Sankt Nikolai und das “Heilige Feld”

     
 

Sankt Nikolai und das “Heilige Feld”

Wenn wir in diese Kirche zum Gottesdienst gehen, freuen wir uns je nach Jahreszeit über das Grün im Park oder ärgern uns über fehlenden Winterdienst. Selten denken wir daran, dass wir über historischen Boden gehen.

Viele Jahrhunderte lang befand sich hier der mittelalterliche Nikolaifriedhof (später auch alter Altstadt Friedhof genannt). Archäologen fanden über 500 Jahre alte Skelette, auch von Kindern, die teilweise in mehreren Schichten übereinander lagen. Diese Tatsache lässt auf eine sehr lange Nutzung schließen. Der Nikolaifriedhof soll bereits dem Dorf Luckenberg als Begräbnisstätte gedient haben. Er wurde mehrmals erweitert, obwohl die Bewohner der Altstadt auch auf dem Gotthardtfriedhof beigesetzt wurden. Im 18. Jh. füllten sich die Seitenschiffe der Kirche mit Gruften für Brandenburger Patrizierfamilien. Weitere Erbbegräbnisse gab es vorwiegend an der Nordseite der Kirche.

1882 beschloss der Magistrat die Schließung des Friedhofs. 2 Jahre später wurde nahe der Magdeburger Straße der neue Altstadt Friedhof eröffnet. Im gleichen Jahr fanden dort erste Beisetzungen statt.

Die Auflösung des Nikolaifriedhofs zog sich jedoch über 50 Jahre hin. Dann hieß es in einem eindringlichen Schreiben des Landespolizeipräsidenten, dass die Schließung “aus hygienischen und gesundheitspolitischen Gründen” umgehend zu erfolgen habe. Das dauerte (kriegsbedingt?) weitere 10 Jahre. Im Bestattungsbuch des Nikolaifriedhofs ist die letzte Beisetzung für März 1945 eingetragen.
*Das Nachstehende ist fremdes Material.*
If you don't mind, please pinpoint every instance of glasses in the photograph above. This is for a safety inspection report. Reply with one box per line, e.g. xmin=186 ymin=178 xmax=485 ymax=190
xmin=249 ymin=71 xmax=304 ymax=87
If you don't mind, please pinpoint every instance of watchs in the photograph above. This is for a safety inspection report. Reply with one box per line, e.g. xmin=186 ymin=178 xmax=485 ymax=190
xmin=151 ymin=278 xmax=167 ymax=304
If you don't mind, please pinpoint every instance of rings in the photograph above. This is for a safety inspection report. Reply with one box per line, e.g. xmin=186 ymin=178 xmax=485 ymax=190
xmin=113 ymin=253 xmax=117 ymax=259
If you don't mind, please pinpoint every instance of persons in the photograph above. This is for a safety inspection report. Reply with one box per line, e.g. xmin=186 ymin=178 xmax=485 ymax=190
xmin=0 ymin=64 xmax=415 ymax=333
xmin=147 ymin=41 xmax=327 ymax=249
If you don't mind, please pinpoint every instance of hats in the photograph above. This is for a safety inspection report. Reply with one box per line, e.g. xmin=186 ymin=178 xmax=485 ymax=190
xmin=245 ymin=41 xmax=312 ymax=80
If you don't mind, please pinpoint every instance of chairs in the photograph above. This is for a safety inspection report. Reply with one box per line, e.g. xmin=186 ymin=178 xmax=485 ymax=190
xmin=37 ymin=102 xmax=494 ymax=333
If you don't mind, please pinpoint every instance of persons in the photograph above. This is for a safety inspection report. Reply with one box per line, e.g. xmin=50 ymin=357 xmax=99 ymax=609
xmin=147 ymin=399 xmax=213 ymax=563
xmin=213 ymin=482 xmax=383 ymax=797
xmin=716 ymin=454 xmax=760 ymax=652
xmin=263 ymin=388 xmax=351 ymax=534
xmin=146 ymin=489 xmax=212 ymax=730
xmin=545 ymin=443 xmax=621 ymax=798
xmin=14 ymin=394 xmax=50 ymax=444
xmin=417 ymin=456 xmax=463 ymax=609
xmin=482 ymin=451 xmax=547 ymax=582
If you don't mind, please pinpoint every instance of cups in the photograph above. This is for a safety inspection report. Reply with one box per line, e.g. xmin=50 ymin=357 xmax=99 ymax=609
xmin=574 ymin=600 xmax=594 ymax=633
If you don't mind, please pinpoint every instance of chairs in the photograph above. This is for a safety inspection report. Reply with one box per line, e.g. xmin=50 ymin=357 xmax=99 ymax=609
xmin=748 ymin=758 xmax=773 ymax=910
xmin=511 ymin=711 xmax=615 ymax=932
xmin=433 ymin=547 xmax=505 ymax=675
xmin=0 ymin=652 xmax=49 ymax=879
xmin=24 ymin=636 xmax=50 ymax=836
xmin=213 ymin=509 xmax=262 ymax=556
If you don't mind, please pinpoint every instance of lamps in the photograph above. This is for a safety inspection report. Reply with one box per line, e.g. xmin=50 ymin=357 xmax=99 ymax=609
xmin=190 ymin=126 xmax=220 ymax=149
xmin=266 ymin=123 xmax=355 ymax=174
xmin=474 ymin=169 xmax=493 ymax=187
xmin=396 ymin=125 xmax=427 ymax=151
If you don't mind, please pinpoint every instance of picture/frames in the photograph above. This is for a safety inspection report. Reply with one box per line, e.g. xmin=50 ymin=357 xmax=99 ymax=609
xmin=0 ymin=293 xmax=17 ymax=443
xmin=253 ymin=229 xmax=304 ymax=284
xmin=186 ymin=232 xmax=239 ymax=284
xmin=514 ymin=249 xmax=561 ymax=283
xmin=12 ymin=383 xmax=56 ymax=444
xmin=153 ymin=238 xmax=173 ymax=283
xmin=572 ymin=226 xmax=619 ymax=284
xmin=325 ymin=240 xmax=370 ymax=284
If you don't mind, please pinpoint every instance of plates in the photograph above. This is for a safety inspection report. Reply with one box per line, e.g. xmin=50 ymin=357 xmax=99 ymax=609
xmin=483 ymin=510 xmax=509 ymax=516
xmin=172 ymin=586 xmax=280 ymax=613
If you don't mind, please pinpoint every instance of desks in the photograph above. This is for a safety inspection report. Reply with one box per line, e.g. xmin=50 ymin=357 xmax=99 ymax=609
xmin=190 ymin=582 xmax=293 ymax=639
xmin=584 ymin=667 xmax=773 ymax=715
Aus nachträglich eingelegten Zetteln geht aber hervor, dass - wohl durch Nachkriegswirren bedingt - noch vereinzelt bis 1949 Bestattungen erfolgten.

Vor Eröffnung des Puschkinparks 1951 wurden noch vorhandene Grabstellen eingeebnet und die Gräber nach und nach zum neuen Altstadt Friedhof umgebettet. Im Dezember 1961 erfolgte der letzte Aufruf, noch bestehende Ansprüche zu melden. Bis in die siebziger Jahre hinein waren aber noch vereinzelt Reste von Grabstellen vorhanden. Einige Jahre nach Sanierung der Nikolaikirche 1992/93 wurde der Puschkinpark umgestaltet. Am 6.12.2005 erfolgte die Eröffnung in seiner jetzigen Form.

Die alten Bezeichnungen “Gottesacker” und “Heiliges Feld” für Friedhof zeugen vom tiefen Glauben unserer Vorfahren. Nachdenklich wollen wir uns daran erinnern.